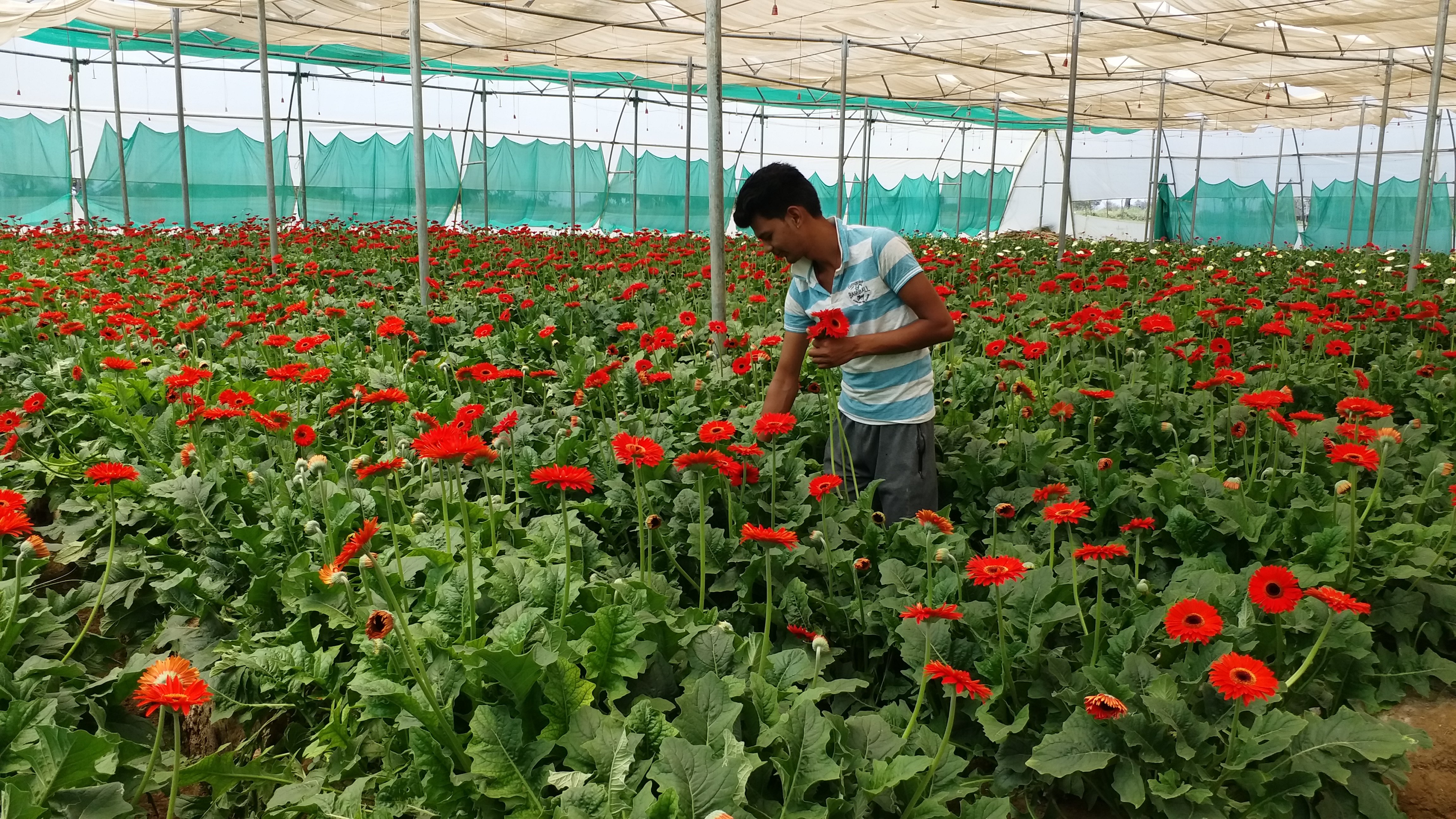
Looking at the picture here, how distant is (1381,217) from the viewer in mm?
25406

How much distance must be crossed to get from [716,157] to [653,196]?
20057 mm

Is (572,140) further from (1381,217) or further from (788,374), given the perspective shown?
(1381,217)

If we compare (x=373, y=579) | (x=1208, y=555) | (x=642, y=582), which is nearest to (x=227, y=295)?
(x=373, y=579)

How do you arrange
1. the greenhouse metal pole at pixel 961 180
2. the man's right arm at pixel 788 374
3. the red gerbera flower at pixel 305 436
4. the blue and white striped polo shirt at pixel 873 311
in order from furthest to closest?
the greenhouse metal pole at pixel 961 180 < the man's right arm at pixel 788 374 < the blue and white striped polo shirt at pixel 873 311 < the red gerbera flower at pixel 305 436

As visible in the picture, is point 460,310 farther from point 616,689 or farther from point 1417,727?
point 1417,727

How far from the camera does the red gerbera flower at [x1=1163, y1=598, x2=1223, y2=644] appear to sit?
5.80 feet

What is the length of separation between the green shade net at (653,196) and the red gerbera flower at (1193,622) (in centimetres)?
2289

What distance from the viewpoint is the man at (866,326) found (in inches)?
118

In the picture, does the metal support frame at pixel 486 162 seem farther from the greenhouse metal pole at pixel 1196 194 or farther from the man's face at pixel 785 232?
the man's face at pixel 785 232

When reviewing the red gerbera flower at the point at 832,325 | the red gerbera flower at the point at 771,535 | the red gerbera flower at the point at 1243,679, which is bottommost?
the red gerbera flower at the point at 1243,679

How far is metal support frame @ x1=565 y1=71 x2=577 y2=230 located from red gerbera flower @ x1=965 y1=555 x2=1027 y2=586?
10506 millimetres

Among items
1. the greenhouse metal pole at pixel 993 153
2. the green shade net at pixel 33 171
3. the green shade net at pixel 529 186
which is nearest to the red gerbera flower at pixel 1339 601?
the greenhouse metal pole at pixel 993 153

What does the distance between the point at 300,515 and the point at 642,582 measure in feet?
3.96

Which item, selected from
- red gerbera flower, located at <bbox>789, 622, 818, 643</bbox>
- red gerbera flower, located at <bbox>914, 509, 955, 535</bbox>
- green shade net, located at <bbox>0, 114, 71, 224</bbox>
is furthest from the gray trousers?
green shade net, located at <bbox>0, 114, 71, 224</bbox>
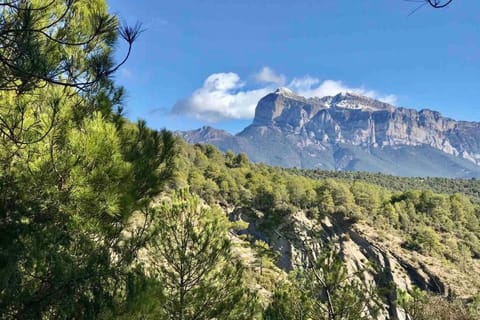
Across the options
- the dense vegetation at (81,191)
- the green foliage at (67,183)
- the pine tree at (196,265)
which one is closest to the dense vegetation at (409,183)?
the pine tree at (196,265)

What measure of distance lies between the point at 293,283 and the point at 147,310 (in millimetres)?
4121

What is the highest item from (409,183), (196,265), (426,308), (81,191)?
(81,191)

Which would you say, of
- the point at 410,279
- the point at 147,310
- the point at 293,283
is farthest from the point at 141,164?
the point at 410,279

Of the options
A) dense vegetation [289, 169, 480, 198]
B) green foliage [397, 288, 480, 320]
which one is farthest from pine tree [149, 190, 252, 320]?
dense vegetation [289, 169, 480, 198]

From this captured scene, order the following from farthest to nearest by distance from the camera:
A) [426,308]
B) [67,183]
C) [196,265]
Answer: [426,308]
[196,265]
[67,183]

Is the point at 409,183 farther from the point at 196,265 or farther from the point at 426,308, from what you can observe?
the point at 196,265

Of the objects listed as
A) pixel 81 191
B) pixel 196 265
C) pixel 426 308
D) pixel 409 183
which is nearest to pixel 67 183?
pixel 81 191

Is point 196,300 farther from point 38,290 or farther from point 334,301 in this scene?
point 38,290

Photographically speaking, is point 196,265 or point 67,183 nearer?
point 67,183

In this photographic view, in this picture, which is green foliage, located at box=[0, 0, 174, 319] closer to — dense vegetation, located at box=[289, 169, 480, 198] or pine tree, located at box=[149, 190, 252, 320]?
pine tree, located at box=[149, 190, 252, 320]

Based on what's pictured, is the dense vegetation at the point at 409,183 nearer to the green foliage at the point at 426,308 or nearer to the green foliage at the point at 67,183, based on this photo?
the green foliage at the point at 426,308

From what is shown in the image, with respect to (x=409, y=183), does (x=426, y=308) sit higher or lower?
lower

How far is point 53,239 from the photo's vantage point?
11.6 feet

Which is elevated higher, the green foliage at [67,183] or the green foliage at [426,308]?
the green foliage at [67,183]
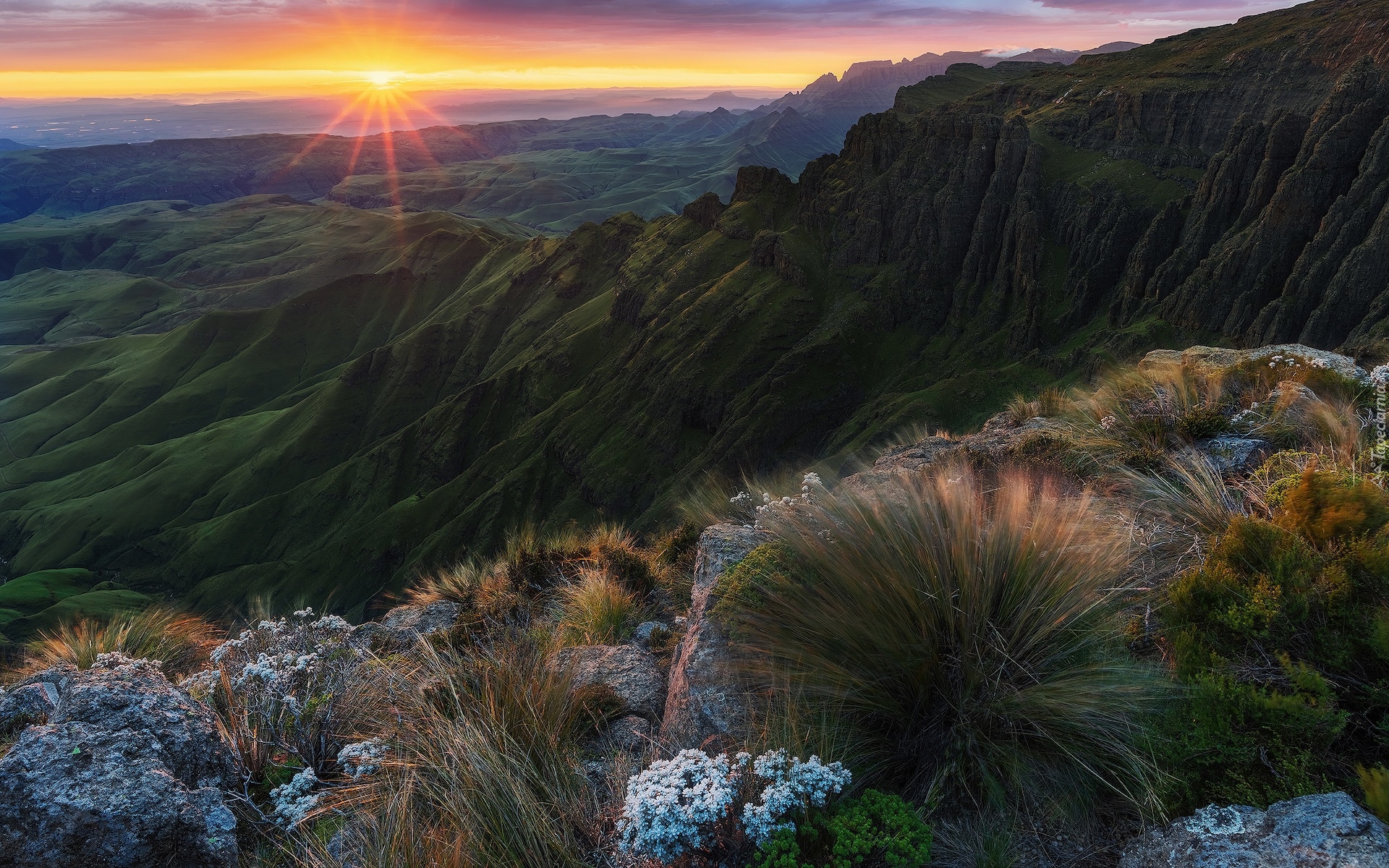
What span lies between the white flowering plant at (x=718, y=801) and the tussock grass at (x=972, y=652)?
0.56 metres

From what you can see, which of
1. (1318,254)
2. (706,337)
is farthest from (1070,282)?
(706,337)

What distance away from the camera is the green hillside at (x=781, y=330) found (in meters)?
66.8

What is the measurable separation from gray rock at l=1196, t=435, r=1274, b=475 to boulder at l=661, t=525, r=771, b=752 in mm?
3924

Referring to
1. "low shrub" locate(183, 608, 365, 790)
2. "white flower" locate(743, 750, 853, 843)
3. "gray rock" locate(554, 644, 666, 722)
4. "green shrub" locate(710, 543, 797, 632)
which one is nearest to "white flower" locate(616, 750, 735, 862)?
"white flower" locate(743, 750, 853, 843)

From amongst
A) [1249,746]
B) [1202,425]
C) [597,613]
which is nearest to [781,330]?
[1202,425]

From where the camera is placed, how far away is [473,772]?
3172 mm

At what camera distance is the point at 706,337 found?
104 m

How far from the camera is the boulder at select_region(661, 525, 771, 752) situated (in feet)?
12.0

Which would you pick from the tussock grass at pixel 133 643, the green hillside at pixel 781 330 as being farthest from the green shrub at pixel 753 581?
the green hillside at pixel 781 330

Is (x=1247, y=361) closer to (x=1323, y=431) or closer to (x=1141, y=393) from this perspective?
(x=1141, y=393)

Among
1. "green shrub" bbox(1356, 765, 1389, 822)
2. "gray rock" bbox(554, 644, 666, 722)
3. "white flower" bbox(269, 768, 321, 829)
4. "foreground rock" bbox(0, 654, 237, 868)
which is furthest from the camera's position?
"gray rock" bbox(554, 644, 666, 722)

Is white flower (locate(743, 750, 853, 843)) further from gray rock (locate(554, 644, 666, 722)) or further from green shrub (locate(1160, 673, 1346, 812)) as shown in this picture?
gray rock (locate(554, 644, 666, 722))

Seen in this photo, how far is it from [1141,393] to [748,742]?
23.8ft

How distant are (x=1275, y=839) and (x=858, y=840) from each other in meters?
1.42
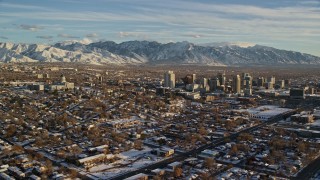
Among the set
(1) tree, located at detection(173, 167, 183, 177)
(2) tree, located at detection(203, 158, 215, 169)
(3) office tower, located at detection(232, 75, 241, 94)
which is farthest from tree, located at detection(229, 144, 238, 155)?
(3) office tower, located at detection(232, 75, 241, 94)

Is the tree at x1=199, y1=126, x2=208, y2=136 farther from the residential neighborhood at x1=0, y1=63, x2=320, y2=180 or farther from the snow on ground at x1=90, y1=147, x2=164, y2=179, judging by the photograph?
the snow on ground at x1=90, y1=147, x2=164, y2=179

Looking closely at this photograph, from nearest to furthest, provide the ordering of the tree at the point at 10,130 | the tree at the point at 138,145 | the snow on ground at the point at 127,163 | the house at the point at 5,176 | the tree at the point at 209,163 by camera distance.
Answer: the house at the point at 5,176 < the snow on ground at the point at 127,163 < the tree at the point at 209,163 < the tree at the point at 138,145 < the tree at the point at 10,130

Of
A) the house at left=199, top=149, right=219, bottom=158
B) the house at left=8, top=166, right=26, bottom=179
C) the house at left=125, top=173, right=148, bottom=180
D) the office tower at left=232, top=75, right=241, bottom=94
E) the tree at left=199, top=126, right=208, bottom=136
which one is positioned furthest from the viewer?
the office tower at left=232, top=75, right=241, bottom=94

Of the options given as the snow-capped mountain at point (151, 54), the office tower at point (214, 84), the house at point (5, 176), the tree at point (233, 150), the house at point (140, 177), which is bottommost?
the house at point (5, 176)

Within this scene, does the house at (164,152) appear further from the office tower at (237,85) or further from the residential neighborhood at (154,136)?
the office tower at (237,85)

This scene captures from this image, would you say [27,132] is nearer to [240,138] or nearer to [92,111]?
[92,111]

◆ BRIEF ◆
Repeat exactly the lines from the one containing "Of the options given" through the last line of the records above, both included, and nothing else.

◆ FINISHED EXERCISE ◆
Of the options given as the snow-capped mountain at point (151, 54), the office tower at point (214, 84), the house at point (5, 176), the tree at point (233, 150), the house at point (140, 177), which is bottommost?
the house at point (5, 176)

Within this scene, does the house at (164,152) appear further from the office tower at (237,85) or further from the residential neighborhood at (154,136)?
the office tower at (237,85)

This scene captures from this image, would you say [27,132] is nearer to [240,138] or nearer to [92,111]?
[92,111]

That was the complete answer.